Despite having an abundance of water at their disposal, Sesheke, and many other communities in Zambezi, have shown over the years to be very susceptible to various shocks. These include recurrent droughts, transboundary pests and diseases, and increasing climate variability. These factors hamper agricultural productivity and prevent projects like Mansanze from fully thriving, putting thousands of lives and livelihoods at risk of hunger and poverty.

The four-hectare Mansanze garden has the potential to sustain the livelihoods of the five men and five women involved in the project, but due to various shocks affecting production, profits have been dwindling. Maddy explains, “We established this garden to uplift ourselves and our community, especially the most vulnerable residents, from poverty and food insecurity. However, it has been an uphill battle as we often have to divert our profits toward expenses for safeguarding the garden from threats such as pests.”

Maddy says the garden has also been suffering from the effects of climate change, especially the high increase in temperature, which reduces crop yields and quality. “The heat has become unbearable for most of the crops that we grow in the garden and has made them more vulnerable to pests and diseases,” he says.

This challenge is compounded by the recent outbreak of red locusts that terrorized Zambezi region between 2020 and 2021. The locusts left many households increasingly vulnerable to food insecurity and under nutrition as they ravaged through huge amounts of crop fields and grazing land.

Building resilience

Through the FAO project titled “Emergency response and resilience building to improve livelihoods, food security, and nutrition in locust-affected regions of Namibia,” which is funded by the Government of Japan, community projects such as Mansanze received support in the form of agro-inputs, gardening tools and implements. This support aims to build resilience at both the household and regional levels and address post-disaster needs in regions most heavily affected by locusts and climate induced shocks.

“The project mainly aims to support interventions meant to strengthen local and national capacities to enhance livelihood and dietary diversification while ensuring sustainable and resilient food production systems,” says Gift Kamupingene, FAO National Project Coordinator.

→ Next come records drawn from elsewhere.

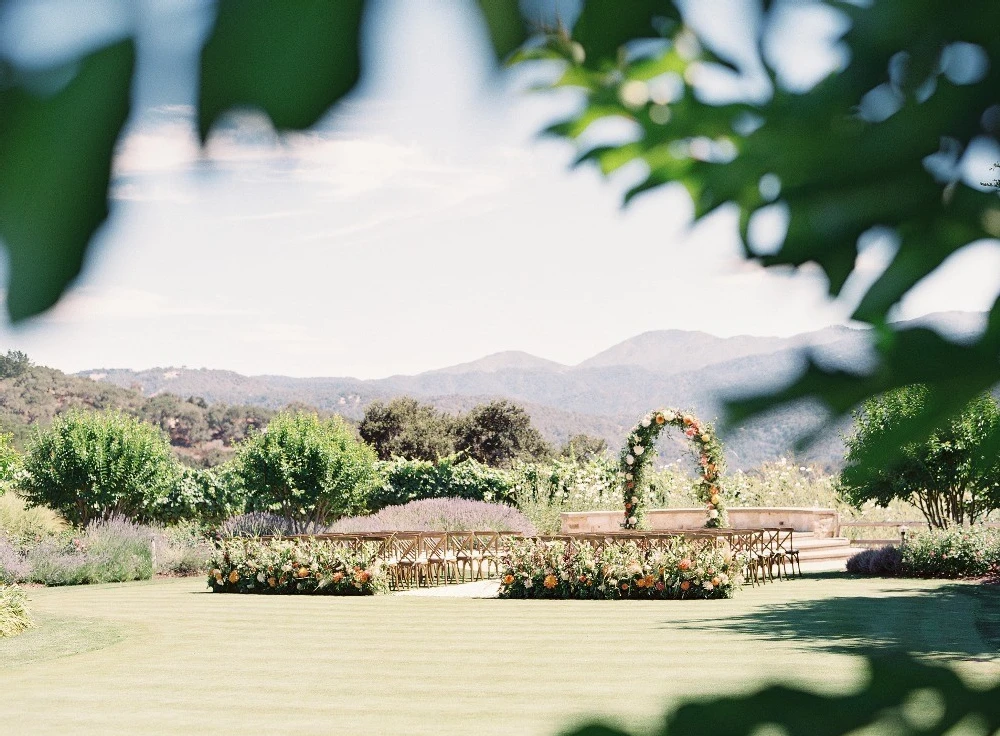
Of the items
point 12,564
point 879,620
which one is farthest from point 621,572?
point 12,564

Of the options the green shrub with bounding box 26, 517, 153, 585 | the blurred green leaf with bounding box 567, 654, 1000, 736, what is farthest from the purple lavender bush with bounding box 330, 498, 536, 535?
the blurred green leaf with bounding box 567, 654, 1000, 736

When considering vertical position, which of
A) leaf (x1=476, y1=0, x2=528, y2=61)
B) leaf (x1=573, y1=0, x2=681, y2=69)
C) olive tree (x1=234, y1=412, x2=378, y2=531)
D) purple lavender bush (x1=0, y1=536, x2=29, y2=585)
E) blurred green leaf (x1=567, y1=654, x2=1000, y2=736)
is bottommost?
purple lavender bush (x1=0, y1=536, x2=29, y2=585)

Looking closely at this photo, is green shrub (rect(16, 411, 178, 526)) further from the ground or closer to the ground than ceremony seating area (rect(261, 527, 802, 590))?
further from the ground

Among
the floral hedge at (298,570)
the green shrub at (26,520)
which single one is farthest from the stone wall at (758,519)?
the green shrub at (26,520)

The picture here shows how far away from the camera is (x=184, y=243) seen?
308mm

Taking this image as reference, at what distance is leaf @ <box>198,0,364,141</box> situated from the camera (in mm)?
264

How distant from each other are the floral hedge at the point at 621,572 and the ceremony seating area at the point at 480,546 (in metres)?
0.22

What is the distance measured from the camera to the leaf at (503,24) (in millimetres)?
291

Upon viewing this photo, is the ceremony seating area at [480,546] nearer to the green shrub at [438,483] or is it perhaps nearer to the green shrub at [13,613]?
the green shrub at [13,613]

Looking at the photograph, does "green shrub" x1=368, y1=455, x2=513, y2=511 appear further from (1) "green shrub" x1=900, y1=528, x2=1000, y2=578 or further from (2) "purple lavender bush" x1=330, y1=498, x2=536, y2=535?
(1) "green shrub" x1=900, y1=528, x2=1000, y2=578

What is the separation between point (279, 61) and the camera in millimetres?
265

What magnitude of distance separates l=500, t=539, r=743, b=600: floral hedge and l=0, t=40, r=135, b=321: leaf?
14024mm

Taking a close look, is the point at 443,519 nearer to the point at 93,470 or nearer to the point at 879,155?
the point at 93,470

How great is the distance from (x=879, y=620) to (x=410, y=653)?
499 cm
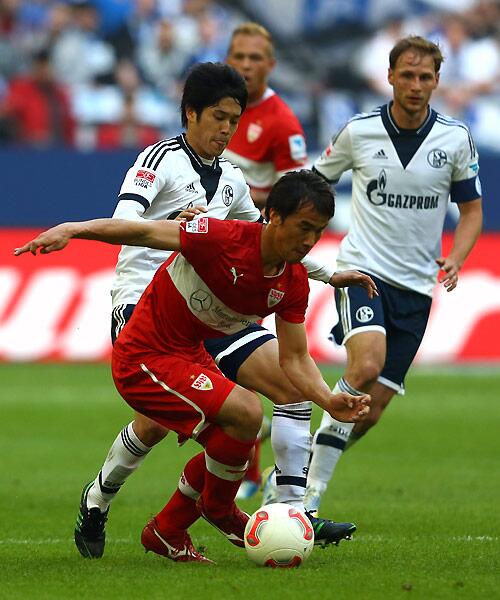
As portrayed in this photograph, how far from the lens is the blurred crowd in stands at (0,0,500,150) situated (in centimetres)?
1836

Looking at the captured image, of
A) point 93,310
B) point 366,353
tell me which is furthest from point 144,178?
point 93,310

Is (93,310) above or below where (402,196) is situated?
below

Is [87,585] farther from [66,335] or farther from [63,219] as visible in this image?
[63,219]

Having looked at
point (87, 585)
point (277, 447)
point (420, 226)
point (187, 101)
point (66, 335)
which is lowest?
point (66, 335)

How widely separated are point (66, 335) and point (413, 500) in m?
8.21

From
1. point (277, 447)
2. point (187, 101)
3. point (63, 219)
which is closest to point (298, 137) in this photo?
point (187, 101)

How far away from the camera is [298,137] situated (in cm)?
878

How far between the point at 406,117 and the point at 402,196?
0.48 meters

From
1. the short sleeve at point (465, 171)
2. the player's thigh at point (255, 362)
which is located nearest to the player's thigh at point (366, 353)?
Answer: the player's thigh at point (255, 362)

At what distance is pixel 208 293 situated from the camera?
19.3 feet

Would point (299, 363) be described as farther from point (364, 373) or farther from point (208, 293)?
point (364, 373)

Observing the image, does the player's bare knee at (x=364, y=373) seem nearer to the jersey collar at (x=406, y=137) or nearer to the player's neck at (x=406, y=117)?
the jersey collar at (x=406, y=137)

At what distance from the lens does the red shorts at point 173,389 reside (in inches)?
227

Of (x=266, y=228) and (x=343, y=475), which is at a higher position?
(x=266, y=228)
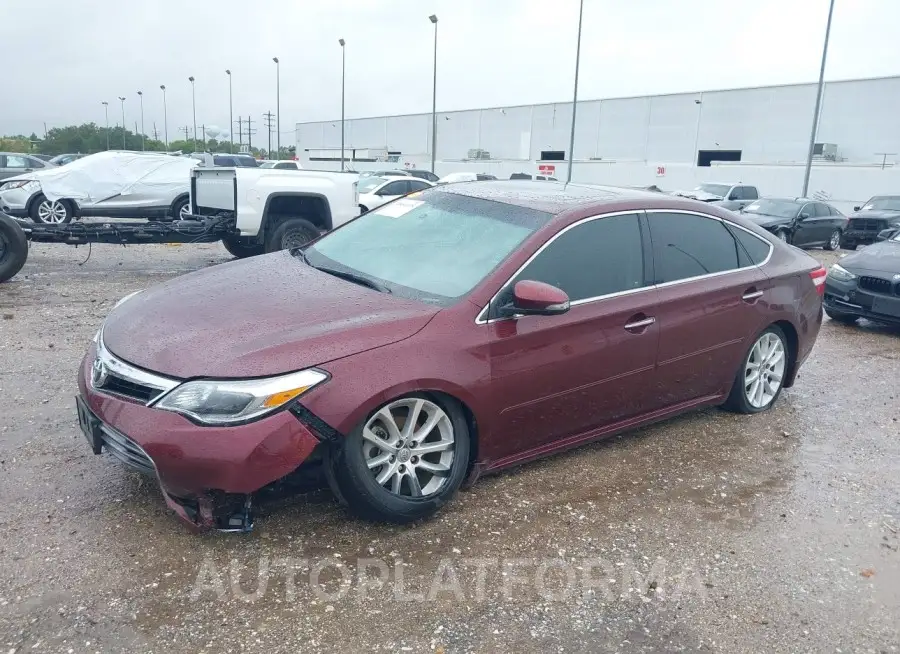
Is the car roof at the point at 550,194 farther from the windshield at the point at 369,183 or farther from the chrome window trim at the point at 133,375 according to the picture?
the windshield at the point at 369,183

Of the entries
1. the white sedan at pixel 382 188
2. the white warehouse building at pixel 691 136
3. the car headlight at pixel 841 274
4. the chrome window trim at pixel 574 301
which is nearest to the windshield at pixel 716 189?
the white warehouse building at pixel 691 136

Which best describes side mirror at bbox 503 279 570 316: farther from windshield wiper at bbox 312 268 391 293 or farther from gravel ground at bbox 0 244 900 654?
gravel ground at bbox 0 244 900 654

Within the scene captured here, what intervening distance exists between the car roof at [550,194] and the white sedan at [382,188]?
1294 centimetres

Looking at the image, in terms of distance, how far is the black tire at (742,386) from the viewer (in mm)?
5098

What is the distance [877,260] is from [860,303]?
0.63 metres

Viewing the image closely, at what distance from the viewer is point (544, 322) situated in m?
3.82

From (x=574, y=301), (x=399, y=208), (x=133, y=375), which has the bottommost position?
(x=133, y=375)

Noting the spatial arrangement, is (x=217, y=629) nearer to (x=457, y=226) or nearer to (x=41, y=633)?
(x=41, y=633)

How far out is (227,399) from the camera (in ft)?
9.93

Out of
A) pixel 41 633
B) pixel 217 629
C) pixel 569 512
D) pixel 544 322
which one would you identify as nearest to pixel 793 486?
pixel 569 512

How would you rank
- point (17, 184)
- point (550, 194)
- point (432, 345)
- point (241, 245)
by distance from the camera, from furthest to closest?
point (17, 184) → point (241, 245) → point (550, 194) → point (432, 345)

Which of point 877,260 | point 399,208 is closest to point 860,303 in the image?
point 877,260

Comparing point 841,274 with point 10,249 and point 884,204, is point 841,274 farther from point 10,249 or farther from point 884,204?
point 884,204

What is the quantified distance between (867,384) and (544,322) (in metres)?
4.10
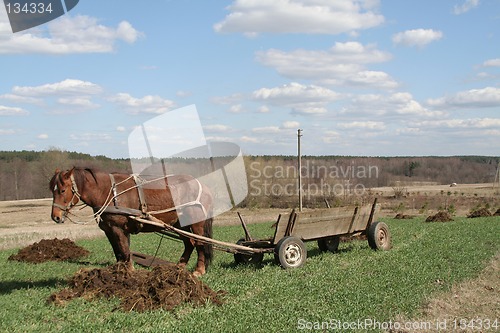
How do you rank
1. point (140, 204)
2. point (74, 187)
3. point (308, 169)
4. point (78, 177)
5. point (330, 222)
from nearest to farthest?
point (74, 187)
point (78, 177)
point (140, 204)
point (330, 222)
point (308, 169)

Through a synergistic partnership with the Japan International Cooperation Agency and the Ministry of Agriculture, Water and Land Reform (MAWLR) as the lead executing partner, the FAO project is targeting 2 640 beneficiaries in Zambezi, Kavango West, Ohangwena, and //Karas regions.

An answered prayer

Maddy could not contain his excitement when officials from FAO and MAWLR jointly delivered an assortment of agricultural inputs and implements, including seeds, fencing equipment, and drip irrigation pipes. Maddy described the assistance as “an answered prayer,” adding, “The seeds, tools, and technical support will undoubtedly make a difference in our lives.”

With support from FAO and its partners, members of the Mansanze Community Garden can now comfortably work to feed their households and the most vulnerable in their community. A majority of the members are parents who rely on the garden’s profits to send their children to school and buy other household necessities.

Highlighting the significance of the support, Linus Lutuhezi, an MAWLR Senior Agriculture Technician based in the Zambezi region, highlighted the significance of the project in the lives of the beneficiaries: “This support is crucial as it allows farmers to significantly expand their production, greatly enhancing their livelihoods. We deeply appreciate the efforts of FAO and the Government of Japan in complementing the initiatives of the Namibian government to strengthen resilience and combat hunger and poverty.”